You are viewing a plain text version of this content. The canonical link for it is here.
Posted to user@nutch.apache.org by suryas <st...@yahoo.com> on 2009/01/25 23:31:17 UTC

How to index and search Indian languages

Hi,
I want to index & search Tamil (an Indian language) pages using Nutch. I
have some knowledge of Lucene and just got the "Nutch Basic Tutorial"
working.

Where do I look for indexing Tamil or any other Indian language pages?

I'm looking for:
*step-by-step" documentation for indexing and searching foreign language
pages, particularly Indian languages
*some examples, samples, tutorials would be nice

Or if you could just point me in the right direction, that'll be fine too.

I saw some postings from "saran" & "saravana kumar" talking about this same
thing.
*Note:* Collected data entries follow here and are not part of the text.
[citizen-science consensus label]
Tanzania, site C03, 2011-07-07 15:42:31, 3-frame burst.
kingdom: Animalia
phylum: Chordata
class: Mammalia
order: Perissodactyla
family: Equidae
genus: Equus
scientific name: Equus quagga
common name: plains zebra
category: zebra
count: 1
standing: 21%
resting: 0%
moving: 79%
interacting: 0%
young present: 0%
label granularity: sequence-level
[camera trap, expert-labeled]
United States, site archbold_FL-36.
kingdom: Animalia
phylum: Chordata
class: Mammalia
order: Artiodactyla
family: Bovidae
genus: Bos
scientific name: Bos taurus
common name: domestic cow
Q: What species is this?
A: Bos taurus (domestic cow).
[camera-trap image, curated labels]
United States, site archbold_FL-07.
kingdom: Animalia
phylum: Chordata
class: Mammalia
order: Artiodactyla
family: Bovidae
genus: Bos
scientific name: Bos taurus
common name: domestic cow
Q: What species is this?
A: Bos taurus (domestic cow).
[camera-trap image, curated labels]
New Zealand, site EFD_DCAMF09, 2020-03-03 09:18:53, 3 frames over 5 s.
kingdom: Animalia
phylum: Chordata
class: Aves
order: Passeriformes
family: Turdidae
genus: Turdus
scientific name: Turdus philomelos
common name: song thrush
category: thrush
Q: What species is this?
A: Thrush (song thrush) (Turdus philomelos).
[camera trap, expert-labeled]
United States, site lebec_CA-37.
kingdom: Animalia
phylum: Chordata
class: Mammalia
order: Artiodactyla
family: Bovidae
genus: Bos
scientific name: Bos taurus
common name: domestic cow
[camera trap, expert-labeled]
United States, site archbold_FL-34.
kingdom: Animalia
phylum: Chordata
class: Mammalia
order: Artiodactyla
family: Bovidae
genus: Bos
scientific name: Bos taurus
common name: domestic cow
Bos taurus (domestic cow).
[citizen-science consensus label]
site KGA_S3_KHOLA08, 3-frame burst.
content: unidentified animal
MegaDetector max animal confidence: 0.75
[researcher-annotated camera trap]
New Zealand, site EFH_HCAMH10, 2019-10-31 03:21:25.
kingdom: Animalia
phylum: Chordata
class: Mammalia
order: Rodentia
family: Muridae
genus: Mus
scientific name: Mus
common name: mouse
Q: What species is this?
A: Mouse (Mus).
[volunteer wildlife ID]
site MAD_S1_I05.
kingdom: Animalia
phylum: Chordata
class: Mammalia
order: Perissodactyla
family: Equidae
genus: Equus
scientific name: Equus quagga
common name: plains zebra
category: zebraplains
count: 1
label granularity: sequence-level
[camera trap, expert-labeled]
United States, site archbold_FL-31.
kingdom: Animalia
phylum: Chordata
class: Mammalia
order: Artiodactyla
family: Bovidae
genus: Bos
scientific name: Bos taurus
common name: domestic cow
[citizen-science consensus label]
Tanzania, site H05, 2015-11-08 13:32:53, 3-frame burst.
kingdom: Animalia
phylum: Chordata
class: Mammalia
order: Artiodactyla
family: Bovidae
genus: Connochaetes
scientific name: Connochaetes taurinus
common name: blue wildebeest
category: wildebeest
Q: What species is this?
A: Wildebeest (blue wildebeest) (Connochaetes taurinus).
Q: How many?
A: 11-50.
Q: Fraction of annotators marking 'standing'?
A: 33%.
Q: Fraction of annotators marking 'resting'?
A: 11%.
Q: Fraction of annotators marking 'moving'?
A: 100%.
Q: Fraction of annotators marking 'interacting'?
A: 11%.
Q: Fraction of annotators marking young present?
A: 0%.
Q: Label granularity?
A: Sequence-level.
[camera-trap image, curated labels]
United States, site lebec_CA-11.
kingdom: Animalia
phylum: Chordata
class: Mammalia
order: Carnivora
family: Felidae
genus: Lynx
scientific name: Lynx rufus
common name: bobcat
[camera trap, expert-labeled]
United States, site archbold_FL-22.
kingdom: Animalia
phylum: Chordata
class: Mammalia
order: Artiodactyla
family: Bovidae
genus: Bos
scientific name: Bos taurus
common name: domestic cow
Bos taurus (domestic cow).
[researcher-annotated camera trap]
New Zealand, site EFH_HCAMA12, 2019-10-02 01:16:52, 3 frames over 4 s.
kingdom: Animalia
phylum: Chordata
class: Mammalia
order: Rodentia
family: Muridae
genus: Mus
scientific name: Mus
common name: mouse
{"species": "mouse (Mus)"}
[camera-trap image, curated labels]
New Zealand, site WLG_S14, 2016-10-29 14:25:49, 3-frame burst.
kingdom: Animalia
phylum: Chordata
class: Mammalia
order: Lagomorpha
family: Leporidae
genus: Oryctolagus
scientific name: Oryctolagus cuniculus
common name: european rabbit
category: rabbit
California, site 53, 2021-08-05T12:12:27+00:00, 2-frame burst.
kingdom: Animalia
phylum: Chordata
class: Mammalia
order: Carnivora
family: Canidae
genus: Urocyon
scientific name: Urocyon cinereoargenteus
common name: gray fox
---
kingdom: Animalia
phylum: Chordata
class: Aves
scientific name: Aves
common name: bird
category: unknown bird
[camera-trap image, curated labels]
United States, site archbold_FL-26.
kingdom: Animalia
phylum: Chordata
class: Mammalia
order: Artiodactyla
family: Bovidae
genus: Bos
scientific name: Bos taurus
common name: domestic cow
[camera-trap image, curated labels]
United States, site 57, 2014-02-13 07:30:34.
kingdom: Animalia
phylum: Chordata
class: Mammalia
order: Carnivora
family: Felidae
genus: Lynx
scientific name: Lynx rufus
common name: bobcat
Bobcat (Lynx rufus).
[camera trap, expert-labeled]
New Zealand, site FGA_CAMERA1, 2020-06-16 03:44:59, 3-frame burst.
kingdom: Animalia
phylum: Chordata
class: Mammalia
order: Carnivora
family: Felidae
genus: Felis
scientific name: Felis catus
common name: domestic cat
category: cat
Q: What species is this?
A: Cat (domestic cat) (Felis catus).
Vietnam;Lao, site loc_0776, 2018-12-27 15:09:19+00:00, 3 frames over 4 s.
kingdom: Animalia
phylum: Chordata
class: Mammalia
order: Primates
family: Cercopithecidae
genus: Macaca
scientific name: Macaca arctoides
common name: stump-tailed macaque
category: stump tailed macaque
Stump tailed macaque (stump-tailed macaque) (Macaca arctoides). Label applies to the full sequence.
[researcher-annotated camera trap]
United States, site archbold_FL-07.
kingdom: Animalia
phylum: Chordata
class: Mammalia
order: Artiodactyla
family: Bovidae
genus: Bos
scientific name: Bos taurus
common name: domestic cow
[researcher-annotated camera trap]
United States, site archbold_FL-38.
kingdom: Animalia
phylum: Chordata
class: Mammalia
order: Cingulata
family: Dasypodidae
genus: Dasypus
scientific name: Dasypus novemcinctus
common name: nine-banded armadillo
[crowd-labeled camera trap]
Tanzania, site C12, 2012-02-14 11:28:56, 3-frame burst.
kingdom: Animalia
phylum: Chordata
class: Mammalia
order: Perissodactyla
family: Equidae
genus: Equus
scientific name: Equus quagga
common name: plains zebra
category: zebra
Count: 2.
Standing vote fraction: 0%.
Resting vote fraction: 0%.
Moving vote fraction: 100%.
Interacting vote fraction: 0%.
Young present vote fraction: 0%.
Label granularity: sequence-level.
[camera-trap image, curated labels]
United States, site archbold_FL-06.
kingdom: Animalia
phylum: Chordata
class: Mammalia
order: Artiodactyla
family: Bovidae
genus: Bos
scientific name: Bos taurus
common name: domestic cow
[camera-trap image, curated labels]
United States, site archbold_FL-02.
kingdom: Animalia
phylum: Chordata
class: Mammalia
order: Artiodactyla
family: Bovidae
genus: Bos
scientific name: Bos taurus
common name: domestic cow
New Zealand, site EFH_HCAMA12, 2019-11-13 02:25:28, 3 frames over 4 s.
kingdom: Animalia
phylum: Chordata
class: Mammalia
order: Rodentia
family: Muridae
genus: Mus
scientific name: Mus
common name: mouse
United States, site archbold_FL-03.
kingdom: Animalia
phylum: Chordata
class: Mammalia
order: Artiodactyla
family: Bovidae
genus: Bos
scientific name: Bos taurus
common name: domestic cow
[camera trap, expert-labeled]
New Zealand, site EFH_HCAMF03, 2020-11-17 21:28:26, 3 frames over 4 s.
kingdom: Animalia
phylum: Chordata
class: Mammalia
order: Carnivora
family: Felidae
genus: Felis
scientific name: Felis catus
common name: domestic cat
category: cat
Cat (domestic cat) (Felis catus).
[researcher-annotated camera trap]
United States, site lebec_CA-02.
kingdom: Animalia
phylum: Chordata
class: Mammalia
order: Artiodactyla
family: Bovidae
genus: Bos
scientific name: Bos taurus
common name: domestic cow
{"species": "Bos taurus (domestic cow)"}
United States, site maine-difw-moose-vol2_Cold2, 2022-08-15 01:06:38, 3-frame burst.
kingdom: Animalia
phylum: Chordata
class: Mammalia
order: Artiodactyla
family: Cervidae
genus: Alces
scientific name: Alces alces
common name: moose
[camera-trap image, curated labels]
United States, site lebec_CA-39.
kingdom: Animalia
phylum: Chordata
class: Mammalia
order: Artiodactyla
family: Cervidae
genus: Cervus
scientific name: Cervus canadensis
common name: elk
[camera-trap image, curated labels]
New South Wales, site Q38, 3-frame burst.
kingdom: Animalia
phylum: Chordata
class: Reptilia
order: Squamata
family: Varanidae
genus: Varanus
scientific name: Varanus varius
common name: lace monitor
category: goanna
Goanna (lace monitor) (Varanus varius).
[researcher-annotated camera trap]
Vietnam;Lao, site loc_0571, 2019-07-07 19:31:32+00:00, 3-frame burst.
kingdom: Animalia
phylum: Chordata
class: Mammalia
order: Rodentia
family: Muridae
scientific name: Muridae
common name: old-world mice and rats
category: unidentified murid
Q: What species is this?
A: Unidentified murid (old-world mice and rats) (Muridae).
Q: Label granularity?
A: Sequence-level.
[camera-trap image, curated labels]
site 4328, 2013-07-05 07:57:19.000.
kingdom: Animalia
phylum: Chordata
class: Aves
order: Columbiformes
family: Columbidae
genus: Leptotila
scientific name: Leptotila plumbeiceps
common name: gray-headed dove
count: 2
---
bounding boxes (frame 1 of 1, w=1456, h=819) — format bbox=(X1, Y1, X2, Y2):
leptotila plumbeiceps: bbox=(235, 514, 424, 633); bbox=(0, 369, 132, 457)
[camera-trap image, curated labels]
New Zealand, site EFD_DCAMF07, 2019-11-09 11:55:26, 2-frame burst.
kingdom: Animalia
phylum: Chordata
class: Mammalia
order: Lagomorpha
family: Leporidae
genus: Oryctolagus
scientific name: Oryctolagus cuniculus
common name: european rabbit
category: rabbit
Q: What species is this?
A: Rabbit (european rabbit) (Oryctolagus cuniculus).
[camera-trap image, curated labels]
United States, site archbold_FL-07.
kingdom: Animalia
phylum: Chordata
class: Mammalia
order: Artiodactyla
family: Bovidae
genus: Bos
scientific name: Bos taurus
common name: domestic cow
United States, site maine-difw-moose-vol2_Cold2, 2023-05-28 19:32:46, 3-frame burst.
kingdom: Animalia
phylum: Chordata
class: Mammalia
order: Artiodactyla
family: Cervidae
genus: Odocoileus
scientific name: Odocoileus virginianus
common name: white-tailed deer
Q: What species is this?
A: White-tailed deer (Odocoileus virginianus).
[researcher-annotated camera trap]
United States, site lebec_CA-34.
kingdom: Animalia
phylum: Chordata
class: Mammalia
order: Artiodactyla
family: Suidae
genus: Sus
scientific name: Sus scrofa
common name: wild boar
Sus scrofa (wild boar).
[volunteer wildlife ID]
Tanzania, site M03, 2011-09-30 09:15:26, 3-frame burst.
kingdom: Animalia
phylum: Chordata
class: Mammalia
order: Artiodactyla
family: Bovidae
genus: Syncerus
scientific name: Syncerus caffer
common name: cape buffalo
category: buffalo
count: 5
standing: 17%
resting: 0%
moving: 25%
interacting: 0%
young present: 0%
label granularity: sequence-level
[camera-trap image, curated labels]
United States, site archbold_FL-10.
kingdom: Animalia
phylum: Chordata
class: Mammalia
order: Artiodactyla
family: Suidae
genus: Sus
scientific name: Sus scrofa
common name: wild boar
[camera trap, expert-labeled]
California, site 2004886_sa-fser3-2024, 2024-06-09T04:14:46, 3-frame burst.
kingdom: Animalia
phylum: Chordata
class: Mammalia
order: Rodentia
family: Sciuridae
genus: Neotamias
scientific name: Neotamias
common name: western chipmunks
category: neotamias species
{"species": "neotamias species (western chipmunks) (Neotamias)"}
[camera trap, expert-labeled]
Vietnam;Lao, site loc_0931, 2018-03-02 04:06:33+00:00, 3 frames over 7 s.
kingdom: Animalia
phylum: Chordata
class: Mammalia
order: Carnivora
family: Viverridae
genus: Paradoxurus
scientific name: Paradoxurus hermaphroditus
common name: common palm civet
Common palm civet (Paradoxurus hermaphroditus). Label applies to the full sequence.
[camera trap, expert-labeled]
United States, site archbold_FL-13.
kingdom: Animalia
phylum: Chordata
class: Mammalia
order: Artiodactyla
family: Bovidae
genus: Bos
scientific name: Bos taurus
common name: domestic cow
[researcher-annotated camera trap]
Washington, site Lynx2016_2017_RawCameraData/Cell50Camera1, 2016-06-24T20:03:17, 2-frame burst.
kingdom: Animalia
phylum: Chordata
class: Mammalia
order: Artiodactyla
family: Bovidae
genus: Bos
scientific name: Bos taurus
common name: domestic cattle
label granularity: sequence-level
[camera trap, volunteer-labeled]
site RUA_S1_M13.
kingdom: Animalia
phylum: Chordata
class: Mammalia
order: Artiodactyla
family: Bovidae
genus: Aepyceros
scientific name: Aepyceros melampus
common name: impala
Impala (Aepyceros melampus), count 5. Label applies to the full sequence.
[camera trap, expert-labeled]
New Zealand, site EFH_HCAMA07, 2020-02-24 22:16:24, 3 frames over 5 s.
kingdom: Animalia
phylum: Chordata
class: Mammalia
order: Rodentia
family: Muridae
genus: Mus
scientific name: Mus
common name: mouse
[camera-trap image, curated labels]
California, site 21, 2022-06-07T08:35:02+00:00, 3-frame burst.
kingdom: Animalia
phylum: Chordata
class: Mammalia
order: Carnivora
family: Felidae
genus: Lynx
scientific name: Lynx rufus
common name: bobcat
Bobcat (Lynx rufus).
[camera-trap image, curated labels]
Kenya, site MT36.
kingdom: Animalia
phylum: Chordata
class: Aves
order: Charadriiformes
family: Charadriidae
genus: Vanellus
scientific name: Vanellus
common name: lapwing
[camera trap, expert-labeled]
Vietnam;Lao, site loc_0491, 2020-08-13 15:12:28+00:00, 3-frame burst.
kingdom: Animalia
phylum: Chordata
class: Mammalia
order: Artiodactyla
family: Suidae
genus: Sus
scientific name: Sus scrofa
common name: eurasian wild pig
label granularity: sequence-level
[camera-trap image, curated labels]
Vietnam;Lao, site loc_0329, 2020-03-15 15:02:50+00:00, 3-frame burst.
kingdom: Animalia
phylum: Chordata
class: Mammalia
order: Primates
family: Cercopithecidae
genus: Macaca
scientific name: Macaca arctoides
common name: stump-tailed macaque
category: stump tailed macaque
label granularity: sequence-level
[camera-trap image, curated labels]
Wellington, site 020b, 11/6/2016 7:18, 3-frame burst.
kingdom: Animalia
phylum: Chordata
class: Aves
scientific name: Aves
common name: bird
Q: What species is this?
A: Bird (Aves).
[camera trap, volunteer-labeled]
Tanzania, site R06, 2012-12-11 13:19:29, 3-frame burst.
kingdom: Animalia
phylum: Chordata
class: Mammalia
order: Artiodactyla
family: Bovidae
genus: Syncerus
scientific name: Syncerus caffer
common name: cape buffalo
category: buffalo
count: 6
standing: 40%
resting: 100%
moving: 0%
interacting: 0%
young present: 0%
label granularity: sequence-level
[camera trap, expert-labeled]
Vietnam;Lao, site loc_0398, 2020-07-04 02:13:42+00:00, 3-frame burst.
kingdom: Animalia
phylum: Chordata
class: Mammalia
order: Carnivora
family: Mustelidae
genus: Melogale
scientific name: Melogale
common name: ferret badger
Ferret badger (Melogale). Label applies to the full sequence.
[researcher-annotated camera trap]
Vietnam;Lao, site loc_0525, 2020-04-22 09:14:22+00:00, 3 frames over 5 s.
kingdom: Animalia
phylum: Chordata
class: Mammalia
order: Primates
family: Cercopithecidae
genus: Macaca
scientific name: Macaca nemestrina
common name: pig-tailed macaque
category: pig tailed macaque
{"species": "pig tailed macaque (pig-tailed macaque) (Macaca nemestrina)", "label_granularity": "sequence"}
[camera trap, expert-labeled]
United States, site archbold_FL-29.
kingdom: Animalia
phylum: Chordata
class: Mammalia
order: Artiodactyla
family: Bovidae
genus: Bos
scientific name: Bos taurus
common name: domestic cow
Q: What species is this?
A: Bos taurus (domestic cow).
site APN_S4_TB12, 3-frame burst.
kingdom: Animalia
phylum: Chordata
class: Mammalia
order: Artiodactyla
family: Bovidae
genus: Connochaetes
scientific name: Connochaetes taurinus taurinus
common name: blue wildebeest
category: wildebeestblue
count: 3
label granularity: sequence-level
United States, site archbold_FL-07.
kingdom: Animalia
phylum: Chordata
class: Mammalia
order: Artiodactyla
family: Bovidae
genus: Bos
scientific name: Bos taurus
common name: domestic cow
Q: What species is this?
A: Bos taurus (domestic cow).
Guys, did you figure this out? could you please help?

Could someone help?

thanks,
Surya 
-- 
View this message in context: http://www.nabble.com/How-to-index-and-search-Indian-languages-tp21657719p21657719.html
Sent from the Nutch - User mailing list archive at Nabble.com.


Re: How to index and search Indian languages

Posted by suryas <st...@yahoo.com>.
Thanks Vishal. 

I had it working last night, with exactly the steps you had suggested. 

I was using CentOS, Tomcat, Nutch 0.9 - after I got the basic tutorial
working I tried crawling a tamil site, the crawling worked OK - but I
couldn't search. That's where I needed help. 

Here are the tiny road blocks I had to get over: 
1. Tamil fonts was not installed in my CentOS, so couldn't search from
command line or browser.
     "yum install tamil-fonts" fixed that problem. 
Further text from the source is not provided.